United States v. Camou, 184 U.S. 572, 574, 22 S.Ct. 505, 506, 46 L.Ed. 694 (1902). The doctrine applies not only to issues that were actually discussed by the court in the prior appeal, but also to issues decided by necessary implication. Lehrman v. Gulf Oil Corp., 500 F.2d 659, 662-63 (5th Cir. 1974), cert. denied, 420 U.S. 929, 95 S.Ct. 1128, 43 L.Ed.2d 400 (1975); see Ratay v. Lincoln National Life Insurance Co., 405 F.2d 286, 290 (3d Cir. 1968); see also Quern v. Jordan, 440 U.S. 332, 347 n.18, 99 S.Ct. 1139, 1148, 59 L.Ed.2d 1139 (1979) (“issues previously determined.”). A subsequent appellate panel must determine whether the arguments presented to it were considered or left open by the prior panel; if the arguments were not considered, it must determine whether they were fairly presented' and thus preserved for later consideration.

When we decided the first petition in this case, we accepted that part of the Commission’s order holding Todd and Langbein in violation of NASD’s rules. That holding necessarily disposed of each of petitioners’ arguments contesting the finding of violations. We were persuaded, however, that the resurrection of the first count of the complaint without notice by the Board of Governors did undermine petitioners’ opportunity to contest that count effectively. We therefore remanded the case to the Commission with instructions that the Board of Governors was to dismiss the first count and reconsider the sanctions previously imposed on petitioners in light of the dismissal of count one. The only issue left in the case was the issue of appropriate sanctions. The Board of Governors reconsidered the original sanctions and reduced them substantially. Nevertheless, petitioners continue to assert arguments relevant only to the issue of liability. The implicit answers given on the first petition now constitute the law of the case, and we are bound to follow that law.

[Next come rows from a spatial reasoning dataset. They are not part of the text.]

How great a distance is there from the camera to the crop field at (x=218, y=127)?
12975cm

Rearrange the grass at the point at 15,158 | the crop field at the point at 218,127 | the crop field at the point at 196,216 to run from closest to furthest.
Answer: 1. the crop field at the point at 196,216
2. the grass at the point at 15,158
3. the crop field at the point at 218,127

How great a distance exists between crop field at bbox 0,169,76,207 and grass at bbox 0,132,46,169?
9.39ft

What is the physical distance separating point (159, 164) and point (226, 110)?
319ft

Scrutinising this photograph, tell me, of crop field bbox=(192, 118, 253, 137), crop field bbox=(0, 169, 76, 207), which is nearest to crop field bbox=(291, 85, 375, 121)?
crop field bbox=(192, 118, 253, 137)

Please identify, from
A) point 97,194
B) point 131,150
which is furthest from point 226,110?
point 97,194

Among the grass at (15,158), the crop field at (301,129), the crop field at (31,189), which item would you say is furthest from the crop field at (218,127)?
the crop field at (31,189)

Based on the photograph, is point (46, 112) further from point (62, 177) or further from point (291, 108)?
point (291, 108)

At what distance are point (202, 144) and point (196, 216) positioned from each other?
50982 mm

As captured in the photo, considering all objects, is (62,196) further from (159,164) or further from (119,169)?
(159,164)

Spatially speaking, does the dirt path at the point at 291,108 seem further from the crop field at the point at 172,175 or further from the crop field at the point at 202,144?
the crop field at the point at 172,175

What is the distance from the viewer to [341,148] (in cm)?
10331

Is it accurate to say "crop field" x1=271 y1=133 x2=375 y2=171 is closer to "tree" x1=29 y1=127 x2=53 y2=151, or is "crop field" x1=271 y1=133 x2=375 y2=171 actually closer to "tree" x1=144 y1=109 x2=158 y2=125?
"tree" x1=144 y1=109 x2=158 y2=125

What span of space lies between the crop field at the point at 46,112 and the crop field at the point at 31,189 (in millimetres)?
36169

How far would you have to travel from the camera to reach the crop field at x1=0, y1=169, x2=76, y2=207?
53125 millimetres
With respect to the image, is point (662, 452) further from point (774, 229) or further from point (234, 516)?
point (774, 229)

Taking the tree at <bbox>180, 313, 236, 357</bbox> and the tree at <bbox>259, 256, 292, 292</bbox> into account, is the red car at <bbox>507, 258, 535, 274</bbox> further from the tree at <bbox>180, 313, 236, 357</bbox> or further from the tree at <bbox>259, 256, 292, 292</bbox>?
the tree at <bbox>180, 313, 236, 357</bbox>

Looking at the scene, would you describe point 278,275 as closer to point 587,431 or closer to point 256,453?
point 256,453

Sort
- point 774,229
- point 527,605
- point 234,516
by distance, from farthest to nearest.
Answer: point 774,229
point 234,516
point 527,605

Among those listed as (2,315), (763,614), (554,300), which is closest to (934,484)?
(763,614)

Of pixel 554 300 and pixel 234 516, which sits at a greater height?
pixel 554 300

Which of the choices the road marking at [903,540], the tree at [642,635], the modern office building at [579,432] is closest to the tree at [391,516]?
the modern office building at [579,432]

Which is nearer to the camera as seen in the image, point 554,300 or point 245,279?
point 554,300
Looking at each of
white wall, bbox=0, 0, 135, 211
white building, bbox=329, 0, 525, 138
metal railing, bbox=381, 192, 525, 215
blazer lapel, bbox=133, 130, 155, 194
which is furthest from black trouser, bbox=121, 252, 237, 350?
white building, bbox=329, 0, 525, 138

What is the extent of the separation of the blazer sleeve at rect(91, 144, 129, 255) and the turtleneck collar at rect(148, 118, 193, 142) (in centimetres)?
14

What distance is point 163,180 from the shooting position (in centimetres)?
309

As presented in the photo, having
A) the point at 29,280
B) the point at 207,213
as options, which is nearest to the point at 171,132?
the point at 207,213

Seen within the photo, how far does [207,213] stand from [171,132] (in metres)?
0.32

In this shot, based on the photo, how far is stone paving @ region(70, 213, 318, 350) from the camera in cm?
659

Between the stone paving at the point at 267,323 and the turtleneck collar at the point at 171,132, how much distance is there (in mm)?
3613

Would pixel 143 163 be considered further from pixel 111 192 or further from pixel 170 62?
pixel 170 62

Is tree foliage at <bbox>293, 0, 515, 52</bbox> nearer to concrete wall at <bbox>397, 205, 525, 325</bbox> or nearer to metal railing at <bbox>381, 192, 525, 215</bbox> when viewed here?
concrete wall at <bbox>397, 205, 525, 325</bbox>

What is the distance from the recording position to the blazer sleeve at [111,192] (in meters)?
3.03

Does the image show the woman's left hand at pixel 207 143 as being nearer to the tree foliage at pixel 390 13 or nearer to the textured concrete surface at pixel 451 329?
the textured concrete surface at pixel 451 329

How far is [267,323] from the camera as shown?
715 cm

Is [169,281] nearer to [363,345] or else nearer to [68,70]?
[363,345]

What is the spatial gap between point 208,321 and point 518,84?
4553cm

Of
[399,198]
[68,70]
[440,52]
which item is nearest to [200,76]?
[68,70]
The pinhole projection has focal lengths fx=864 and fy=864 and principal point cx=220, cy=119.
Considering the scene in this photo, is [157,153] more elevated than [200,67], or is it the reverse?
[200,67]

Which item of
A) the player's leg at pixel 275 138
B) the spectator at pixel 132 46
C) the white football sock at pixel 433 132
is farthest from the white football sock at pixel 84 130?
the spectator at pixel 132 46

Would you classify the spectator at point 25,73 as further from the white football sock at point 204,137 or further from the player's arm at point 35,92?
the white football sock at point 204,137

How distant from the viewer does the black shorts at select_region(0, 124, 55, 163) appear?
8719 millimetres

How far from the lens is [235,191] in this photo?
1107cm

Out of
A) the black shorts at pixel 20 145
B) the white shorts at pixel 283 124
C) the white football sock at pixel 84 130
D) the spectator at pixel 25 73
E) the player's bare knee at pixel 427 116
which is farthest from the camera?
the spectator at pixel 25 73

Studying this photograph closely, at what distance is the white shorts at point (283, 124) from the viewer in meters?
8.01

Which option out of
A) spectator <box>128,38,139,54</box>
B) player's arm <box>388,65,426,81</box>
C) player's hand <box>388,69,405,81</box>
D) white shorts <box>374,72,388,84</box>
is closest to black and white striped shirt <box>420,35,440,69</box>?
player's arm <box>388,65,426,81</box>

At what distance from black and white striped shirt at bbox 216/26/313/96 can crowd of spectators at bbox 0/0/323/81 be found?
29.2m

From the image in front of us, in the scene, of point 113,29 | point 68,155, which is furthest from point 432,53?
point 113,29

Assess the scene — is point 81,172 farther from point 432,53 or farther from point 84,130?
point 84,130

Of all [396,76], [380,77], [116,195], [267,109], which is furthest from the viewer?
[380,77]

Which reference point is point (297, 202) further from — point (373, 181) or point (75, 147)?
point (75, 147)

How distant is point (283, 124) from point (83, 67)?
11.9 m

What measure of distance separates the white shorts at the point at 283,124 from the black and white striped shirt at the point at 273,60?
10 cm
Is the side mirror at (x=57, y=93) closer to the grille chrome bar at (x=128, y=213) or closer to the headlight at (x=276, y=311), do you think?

Accordingly, the petition for review of the Commission’s order of March 10, 1980, will be denied. 
      
      . Briefs filed in the current proceeding are designated as “Brief for Petitioners” without subsequent citation.
     
      
      . See Reply Brief for Petitioners 13, 18, 20, 22.
     
      
      . Petitioners argue that the Supreme Court's intervening decision in Aaron v. SEC, 446 U.S. 680, 100 S.Ct. 1945, 64 L.Ed.2d 611 (1980), requires reconsideration of this court’s previous disposition of the scienter issue. In Aaron, the Court held that the SEC must allege and prove scienter in civil injunction actions for certain violations of the securities laws. Because this case arose in the wholly different context of a private NASD disciplinary action, we reject the invitation to reconsider our earlier decision. We also note that the complaint contains sufficient allegations of scienter to satisfy the Aaron rule, if applicable. See complaint '' 8, reprinted in App. at 23a.
     
      
      . Petitioners cite decisions from the fifth circuit to support their argument that the subsequent court may change the law of the case if the determinations made by the previous panel were “clearly erroneous and would work a manifest injustice.” William G. Roe & Co. v. Armour & Co., 414 F.2d 862, 867-68 (5th Cir. 1969) (quoting White v. Murtha, 377 F.2d 428, 431-32 (5th Cir. 1967)). This court has not yet recognized such an exception to the law of the case doctrine, but, because we do not find the earlier panel’s determinations “clearly erroneous,” we need not speculate on the validity of the exception.
     
      
      . Although petitioners were free under the law of the case to challenge the new sanctions as unduly severe, they have instead chosen to resubmit the arguments previously before the court.